---------- Excerpted text ----------

It was a true championship Saturday. Make no mistake.
The stands were packed tight. Thousands of screaming fans watched as their teams competed at the highest level against the toughest competition in a thrilling game.
The same scene unfolded four times that day. For the victor, a trophy after the buzzer went off.
It feels now like it might have been a lifetime ago. Only, it was March 7.
It was regional championship Saturday.
Now, I’m among the number of us who call Burke County home who has been to a few basketball state championship Saturdays.
Very often for a county in our size in a state the size of ours, we’ve had a vested rooting interest and a reason to go, as Freedom has reached 11 state title games in boys or girls hoops in the last 31 years.
Still, that Saturday two months back was special.
Big-time postseason prep basketball was back in our relative neck of the woods, next door in Hickory. Not in Winston-Salem or Greensboro or Chapel Hill or Raleigh, with the tops of arenas taped off for fans and covered with plastic; or the air space too large to feel like it’s properly filled with enough sound to convey the emotions that on our sleeve and the title that is at stake.
It was intimate. It was intense. It was in-your-face. And it was fun.
The scene was enough that in a postgame press conference that day, I asked a coach who’d previously won a state title if that game felt in any way like a state title game. The opponent? The crowd and energy? The nerves?
I was shot down. And I get it. You can’t really say “yes” to that in front of your players for fear of a letdown with the biggest game of the season yet to go.
But no one knew at that time what would happen just five days later. The season was in essence over that Saturday.
There was the standard thrill of victory and agony of defeat. Not the ultimate kind, sure, as we didn’t yet know what awaited us with the virus. Then as days of waiting on a makeup plan for the state title games turned into weeks and “when” turned into “if,” we all knew eventually knew what was coming. The “what now” part.
What exactly is this Patriots team’s legacy? It’s a tricky question for some perhaps. There’s not ever been co-champions of the state before in basketball.
But that shouldn’t tarnish a thing about how they’re viewed as we look back in 30 or 40 years. They won everything they could, they got right to the cusp, then they had to stop because everyday life had to stop for a while. It’s that simple.
I’m probably oversimplifying here, but I’ll go three-fold as to why I say that as we delve more into the team’s legacy:
For one night, Freedom was beatable. South Caldwell rode the momentum of a rare win over Hickory and came in confident. They hit shots, rebounded on both ends and caught Freedom at the right time.
If not for that one game, these Patriots are the boys program’s first perfect ones.
That should not be overlooked. It’s hard for teenagers to show up every single day and be consistent, to find a way to win no matter what nearly every single night out, let alone when you get everyone’s best shot because you’re the top dog and you’ve been the top dog for a while.

---------- Data excerpts ----------

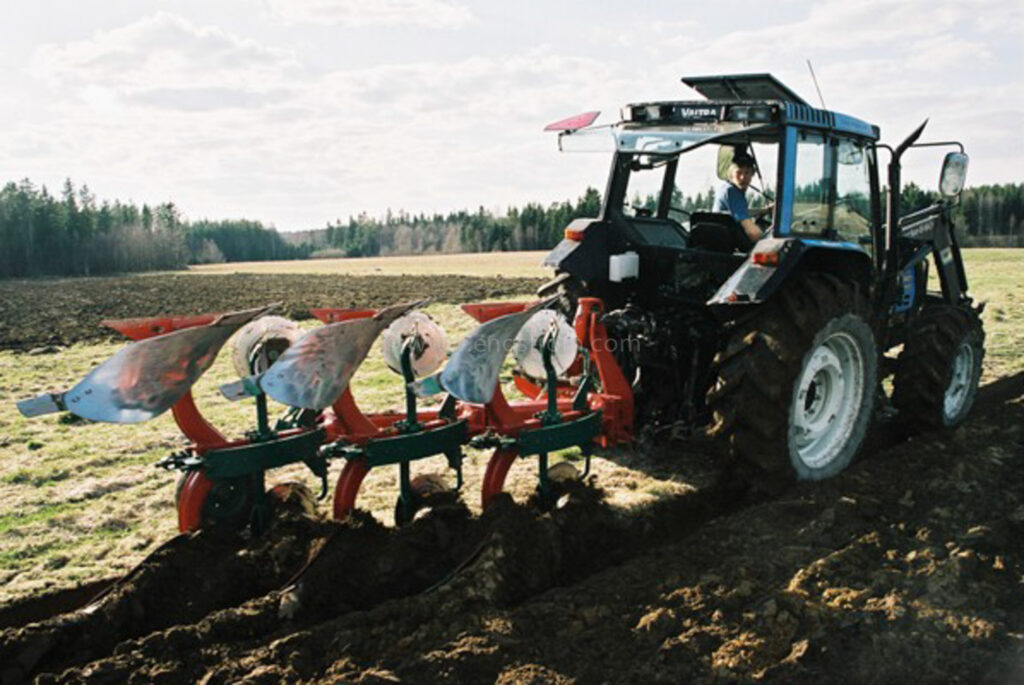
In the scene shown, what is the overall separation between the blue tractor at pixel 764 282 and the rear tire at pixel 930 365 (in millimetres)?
12

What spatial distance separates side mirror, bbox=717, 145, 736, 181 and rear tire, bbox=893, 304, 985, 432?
1982 millimetres

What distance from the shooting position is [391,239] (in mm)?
101562

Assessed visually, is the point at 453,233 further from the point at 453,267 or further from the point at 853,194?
the point at 853,194

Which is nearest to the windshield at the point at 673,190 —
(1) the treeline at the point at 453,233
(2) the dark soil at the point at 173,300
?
(2) the dark soil at the point at 173,300

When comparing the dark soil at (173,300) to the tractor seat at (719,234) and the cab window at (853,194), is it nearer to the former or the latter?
the tractor seat at (719,234)

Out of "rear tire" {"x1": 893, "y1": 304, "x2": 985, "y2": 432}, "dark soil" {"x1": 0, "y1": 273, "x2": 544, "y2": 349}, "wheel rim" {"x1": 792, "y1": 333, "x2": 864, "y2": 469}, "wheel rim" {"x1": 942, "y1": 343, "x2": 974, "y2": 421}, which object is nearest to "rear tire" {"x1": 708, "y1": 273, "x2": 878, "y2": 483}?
"wheel rim" {"x1": 792, "y1": 333, "x2": 864, "y2": 469}

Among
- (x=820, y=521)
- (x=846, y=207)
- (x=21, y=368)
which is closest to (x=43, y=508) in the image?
(x=820, y=521)

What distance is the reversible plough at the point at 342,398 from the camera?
3.74m

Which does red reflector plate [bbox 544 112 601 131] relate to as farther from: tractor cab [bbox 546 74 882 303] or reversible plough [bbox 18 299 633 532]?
reversible plough [bbox 18 299 633 532]

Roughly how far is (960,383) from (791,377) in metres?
3.03

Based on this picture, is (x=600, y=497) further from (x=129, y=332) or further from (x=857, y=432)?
Result: (x=129, y=332)

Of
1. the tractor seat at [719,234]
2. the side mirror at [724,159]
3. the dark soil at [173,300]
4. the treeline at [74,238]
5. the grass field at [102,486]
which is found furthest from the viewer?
the treeline at [74,238]

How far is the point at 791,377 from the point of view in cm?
465

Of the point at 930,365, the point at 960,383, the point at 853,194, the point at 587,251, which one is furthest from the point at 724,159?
the point at 960,383
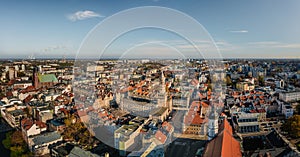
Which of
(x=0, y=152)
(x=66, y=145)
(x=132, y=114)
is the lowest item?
(x=0, y=152)

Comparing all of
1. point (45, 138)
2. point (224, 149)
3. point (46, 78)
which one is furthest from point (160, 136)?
point (46, 78)

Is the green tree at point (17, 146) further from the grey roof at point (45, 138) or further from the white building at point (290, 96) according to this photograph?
the white building at point (290, 96)

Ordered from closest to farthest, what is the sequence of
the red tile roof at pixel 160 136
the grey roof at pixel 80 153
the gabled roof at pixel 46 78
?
the grey roof at pixel 80 153, the red tile roof at pixel 160 136, the gabled roof at pixel 46 78

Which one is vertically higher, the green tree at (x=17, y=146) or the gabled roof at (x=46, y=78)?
the gabled roof at (x=46, y=78)

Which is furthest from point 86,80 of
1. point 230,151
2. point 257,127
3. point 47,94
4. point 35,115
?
point 230,151

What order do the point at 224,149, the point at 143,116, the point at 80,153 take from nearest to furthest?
1. the point at 224,149
2. the point at 80,153
3. the point at 143,116

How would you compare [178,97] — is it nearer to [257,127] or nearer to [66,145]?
[257,127]

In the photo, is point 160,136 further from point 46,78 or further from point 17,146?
point 46,78

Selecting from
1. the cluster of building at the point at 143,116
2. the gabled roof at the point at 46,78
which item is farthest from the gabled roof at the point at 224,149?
the gabled roof at the point at 46,78

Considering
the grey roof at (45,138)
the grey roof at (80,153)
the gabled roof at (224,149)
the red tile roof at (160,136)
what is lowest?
the grey roof at (45,138)

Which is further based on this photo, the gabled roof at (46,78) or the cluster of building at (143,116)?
the gabled roof at (46,78)

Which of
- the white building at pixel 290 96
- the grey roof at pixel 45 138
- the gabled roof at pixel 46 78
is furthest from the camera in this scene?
the gabled roof at pixel 46 78
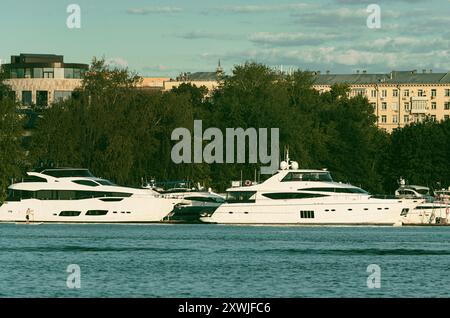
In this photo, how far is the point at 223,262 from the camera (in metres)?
89.2

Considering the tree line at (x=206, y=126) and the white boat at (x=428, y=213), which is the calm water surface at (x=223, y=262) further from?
the tree line at (x=206, y=126)

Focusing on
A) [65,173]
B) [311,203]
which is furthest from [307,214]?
[65,173]

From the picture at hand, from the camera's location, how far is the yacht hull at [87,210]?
139 meters

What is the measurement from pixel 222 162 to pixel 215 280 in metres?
89.7

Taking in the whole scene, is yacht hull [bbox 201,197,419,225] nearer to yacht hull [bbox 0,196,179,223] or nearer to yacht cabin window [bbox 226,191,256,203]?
yacht cabin window [bbox 226,191,256,203]

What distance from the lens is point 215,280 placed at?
78.3 meters

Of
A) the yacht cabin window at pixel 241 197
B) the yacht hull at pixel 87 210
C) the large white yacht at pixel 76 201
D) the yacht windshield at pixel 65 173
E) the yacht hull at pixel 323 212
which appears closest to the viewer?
the yacht hull at pixel 323 212

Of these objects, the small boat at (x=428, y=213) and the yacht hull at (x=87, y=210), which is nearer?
the yacht hull at (x=87, y=210)

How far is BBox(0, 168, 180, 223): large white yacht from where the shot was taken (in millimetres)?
139125

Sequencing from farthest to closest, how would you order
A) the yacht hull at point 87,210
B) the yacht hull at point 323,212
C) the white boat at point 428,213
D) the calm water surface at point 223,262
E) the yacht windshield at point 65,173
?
the white boat at point 428,213 < the yacht windshield at point 65,173 < the yacht hull at point 87,210 < the yacht hull at point 323,212 < the calm water surface at point 223,262

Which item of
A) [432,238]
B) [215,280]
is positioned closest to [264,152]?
[432,238]

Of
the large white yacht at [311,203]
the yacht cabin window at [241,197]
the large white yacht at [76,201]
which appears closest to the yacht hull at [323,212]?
the large white yacht at [311,203]

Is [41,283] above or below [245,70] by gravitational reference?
below
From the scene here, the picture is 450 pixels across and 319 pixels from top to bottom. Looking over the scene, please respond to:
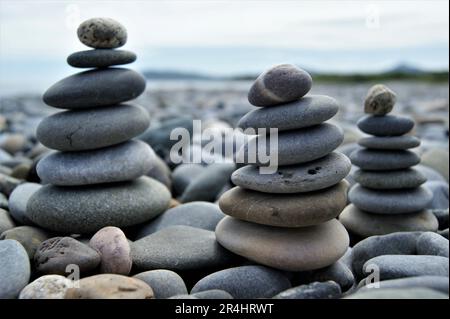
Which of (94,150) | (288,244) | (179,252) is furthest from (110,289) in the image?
(94,150)

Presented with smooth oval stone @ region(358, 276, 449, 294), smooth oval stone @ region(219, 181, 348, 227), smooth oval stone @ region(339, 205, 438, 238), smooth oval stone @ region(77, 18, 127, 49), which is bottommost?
smooth oval stone @ region(339, 205, 438, 238)

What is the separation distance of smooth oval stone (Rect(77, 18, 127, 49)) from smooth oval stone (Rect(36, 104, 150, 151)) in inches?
24.7

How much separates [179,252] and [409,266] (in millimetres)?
1744

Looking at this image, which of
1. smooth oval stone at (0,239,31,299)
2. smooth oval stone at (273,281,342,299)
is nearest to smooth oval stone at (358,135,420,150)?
smooth oval stone at (273,281,342,299)

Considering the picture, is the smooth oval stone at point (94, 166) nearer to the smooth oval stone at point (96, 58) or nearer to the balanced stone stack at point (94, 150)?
the balanced stone stack at point (94, 150)

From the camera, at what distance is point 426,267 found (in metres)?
3.37

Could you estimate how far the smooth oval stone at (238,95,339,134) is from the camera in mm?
3842

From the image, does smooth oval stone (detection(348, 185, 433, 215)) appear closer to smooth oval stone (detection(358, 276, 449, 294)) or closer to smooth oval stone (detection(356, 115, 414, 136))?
smooth oval stone (detection(356, 115, 414, 136))

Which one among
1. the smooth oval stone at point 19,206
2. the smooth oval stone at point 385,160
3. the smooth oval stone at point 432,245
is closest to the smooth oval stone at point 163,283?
the smooth oval stone at point 19,206

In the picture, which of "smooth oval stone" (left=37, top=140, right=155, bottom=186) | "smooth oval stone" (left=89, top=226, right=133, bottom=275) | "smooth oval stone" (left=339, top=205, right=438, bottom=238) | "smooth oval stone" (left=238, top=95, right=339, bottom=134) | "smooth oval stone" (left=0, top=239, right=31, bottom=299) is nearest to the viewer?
"smooth oval stone" (left=0, top=239, right=31, bottom=299)

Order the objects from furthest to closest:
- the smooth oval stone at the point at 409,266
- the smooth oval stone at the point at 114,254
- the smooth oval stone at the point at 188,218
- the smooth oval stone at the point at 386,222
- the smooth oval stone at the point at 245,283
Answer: the smooth oval stone at the point at 386,222 < the smooth oval stone at the point at 188,218 < the smooth oval stone at the point at 114,254 < the smooth oval stone at the point at 245,283 < the smooth oval stone at the point at 409,266

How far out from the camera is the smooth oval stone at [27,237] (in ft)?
13.2

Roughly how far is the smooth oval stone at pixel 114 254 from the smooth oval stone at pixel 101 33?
1.99 m
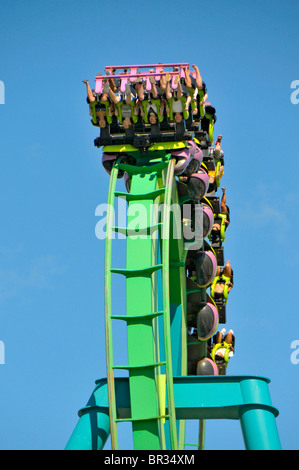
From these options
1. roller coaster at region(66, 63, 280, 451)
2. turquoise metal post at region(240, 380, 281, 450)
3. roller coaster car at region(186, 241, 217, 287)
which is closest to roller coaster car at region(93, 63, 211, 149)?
roller coaster at region(66, 63, 280, 451)

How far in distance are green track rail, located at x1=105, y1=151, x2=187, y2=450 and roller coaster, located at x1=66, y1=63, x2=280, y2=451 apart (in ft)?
0.08

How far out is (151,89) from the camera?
22.2 meters

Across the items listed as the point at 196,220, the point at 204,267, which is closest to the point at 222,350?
the point at 204,267

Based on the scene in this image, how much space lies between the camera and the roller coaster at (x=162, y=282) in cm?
1955

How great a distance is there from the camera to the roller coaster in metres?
19.5

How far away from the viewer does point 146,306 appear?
2016 cm

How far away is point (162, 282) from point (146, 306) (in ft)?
2.35

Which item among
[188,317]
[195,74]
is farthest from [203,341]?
[195,74]

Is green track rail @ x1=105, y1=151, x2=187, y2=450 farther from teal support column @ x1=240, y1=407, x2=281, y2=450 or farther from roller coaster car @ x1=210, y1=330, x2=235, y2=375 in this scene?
roller coaster car @ x1=210, y1=330, x2=235, y2=375

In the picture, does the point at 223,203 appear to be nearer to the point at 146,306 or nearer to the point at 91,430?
the point at 146,306
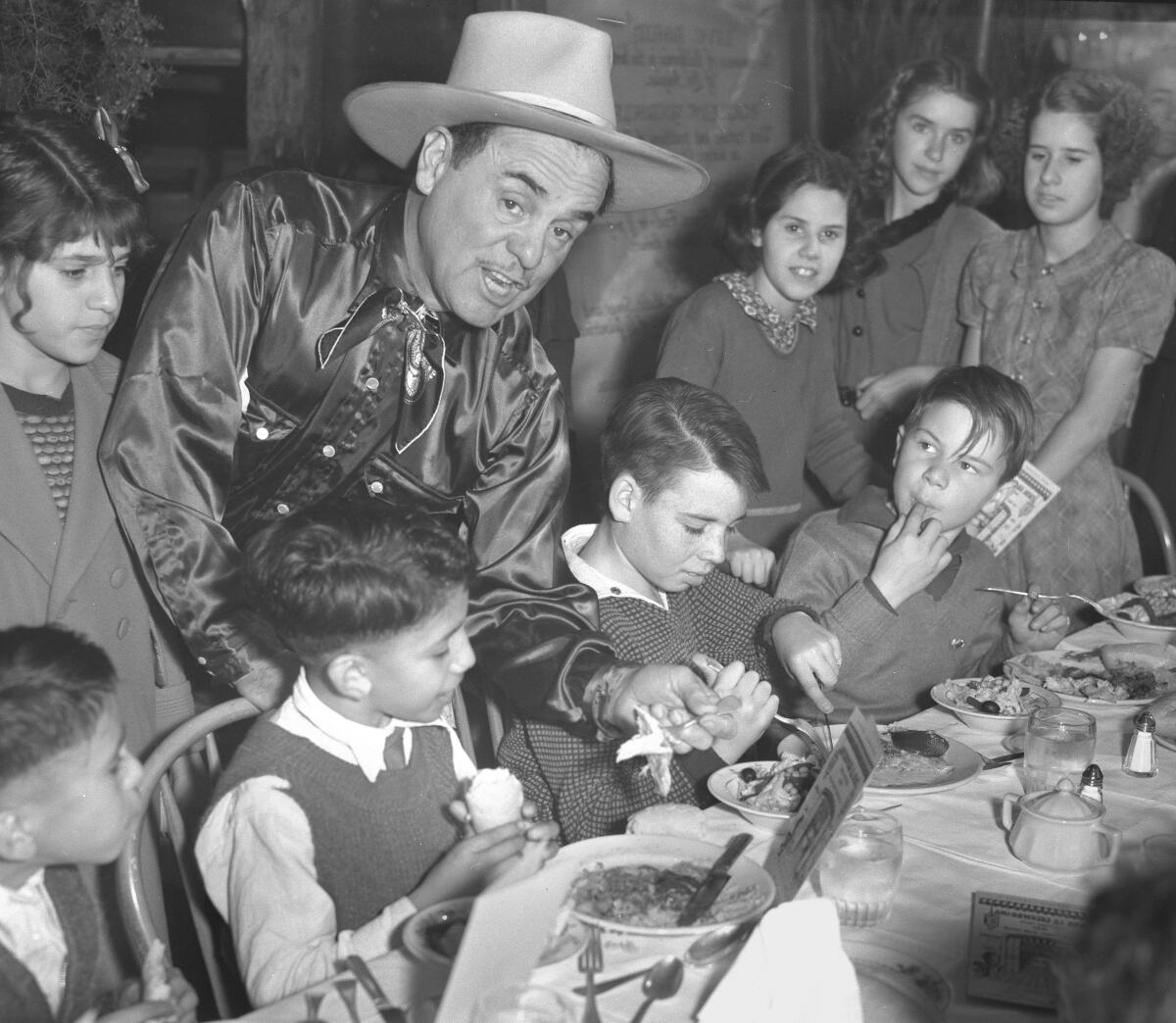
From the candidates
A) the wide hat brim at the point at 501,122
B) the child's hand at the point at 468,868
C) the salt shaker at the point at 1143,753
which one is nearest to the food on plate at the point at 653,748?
the child's hand at the point at 468,868

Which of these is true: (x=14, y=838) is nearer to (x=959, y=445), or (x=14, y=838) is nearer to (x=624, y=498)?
(x=624, y=498)

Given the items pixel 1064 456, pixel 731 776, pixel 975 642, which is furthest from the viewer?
pixel 1064 456

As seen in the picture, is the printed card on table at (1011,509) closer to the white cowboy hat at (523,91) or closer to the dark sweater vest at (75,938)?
the white cowboy hat at (523,91)

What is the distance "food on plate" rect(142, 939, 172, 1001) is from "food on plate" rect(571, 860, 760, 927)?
1.72ft

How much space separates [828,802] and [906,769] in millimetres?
595

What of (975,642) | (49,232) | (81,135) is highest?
(81,135)

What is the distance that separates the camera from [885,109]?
464cm

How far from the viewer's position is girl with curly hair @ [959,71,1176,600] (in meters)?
4.26

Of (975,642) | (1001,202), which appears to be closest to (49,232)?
(975,642)

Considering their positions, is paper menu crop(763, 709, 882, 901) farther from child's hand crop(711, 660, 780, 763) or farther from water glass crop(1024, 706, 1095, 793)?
water glass crop(1024, 706, 1095, 793)

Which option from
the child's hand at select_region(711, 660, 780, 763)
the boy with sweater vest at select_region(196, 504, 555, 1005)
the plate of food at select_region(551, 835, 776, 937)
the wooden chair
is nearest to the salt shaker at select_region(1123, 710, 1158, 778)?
the child's hand at select_region(711, 660, 780, 763)

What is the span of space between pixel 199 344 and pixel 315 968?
1.19m

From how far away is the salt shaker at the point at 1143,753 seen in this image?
2.49 meters

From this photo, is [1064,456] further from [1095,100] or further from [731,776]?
[731,776]
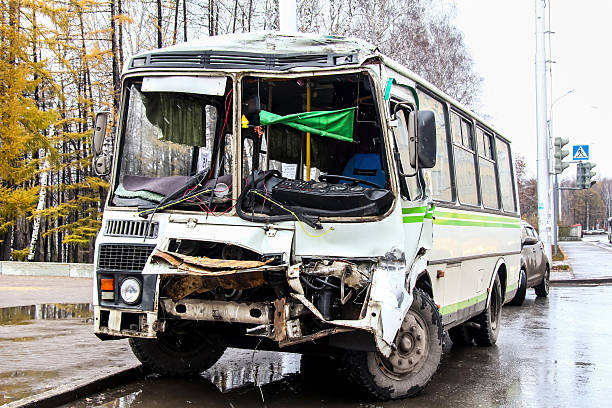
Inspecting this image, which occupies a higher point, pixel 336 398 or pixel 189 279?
pixel 189 279

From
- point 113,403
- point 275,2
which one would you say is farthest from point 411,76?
point 275,2

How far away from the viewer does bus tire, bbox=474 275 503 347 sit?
29.7 ft

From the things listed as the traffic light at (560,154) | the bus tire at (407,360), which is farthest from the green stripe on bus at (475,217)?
the traffic light at (560,154)

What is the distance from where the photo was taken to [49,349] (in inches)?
311

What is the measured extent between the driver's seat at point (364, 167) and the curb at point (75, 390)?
3041mm

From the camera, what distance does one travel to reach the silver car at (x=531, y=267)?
572 inches

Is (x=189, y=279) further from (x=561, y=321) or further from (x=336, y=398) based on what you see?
(x=561, y=321)

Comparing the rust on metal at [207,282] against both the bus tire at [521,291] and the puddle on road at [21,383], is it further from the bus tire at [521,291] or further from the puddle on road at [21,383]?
the bus tire at [521,291]

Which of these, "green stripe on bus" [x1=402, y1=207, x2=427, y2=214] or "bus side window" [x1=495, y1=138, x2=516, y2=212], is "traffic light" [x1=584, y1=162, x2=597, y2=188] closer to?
"bus side window" [x1=495, y1=138, x2=516, y2=212]

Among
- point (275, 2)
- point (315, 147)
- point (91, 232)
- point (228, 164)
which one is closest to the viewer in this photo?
point (228, 164)

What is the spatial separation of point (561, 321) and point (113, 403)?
28.3 ft

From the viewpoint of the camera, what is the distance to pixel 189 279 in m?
5.22

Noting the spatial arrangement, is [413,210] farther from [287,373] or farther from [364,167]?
[287,373]

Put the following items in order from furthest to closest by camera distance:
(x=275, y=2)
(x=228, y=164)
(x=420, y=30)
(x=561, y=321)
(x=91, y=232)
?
(x=420, y=30) < (x=275, y=2) < (x=91, y=232) < (x=561, y=321) < (x=228, y=164)
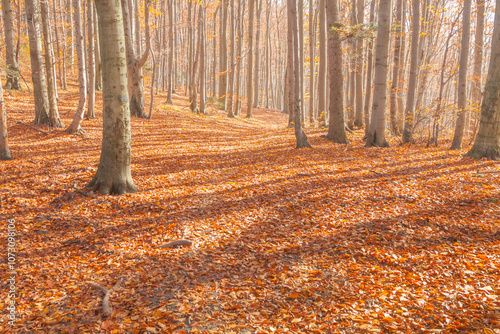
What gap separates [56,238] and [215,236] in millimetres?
2569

----------

= Exercise details =
Resume the column about the Freedom boys basketball team's cut-short season, starting immediately after its last sentence.

= Exercise result =
But at Freedom, that lunch-pail mentality is the expectation, the norm and even the way of life.
‘Big two’ shine
A basketball team is generally only as good as its weakest player on the floor. It takes five to succeed, but Freedom’s “big two” were certainly on the finishing end more than their fair share of times.
Senior James Freeman had wowed with 40 points in last year’s regional semifinal to end the season and was expected to dominate the way he did, averaging close to 20 points with 7 or so rebounds and assists a night to earn player of the year awards. What we didn’t know? The way he improved from beyond the arc made him basically unguardable at this level.
His running mate turned out to be Bradley Davis, who might have broken the school’s single-season scoring mark if he’d gotten one more game. He finished just 30 points shy. Davis averaged 21.5 points and went for 36 points on multiple occasions in his first year starting to form an impressive 1-2 punch with Freeman.
‘Win by one’
It was a common refrain through the year. Freedom was usually good enough to win by a lot more than one, but that’s not what this meant.
What it meant what you saw with the regional title game on the line: the Patriots believing they would win and making that happen, no matter the opponent or circumstance.
Credit Clint Zimmerman, the fifth head coach all-time to reach the top at FHS, who did so seven years faster than anyone before him in year No. 1. He’s the third former FHS player who’s come back to win state from the sideline, and he knows the storied program’s history as well as anyone.
“I think the legacy this group leaves is … that they always did it by being tough and together,” Zimmerman said. “They proved that time goes on, players graduate, and the program experiences change, but the tradition of Patriot pride that was built so long ago is still here.”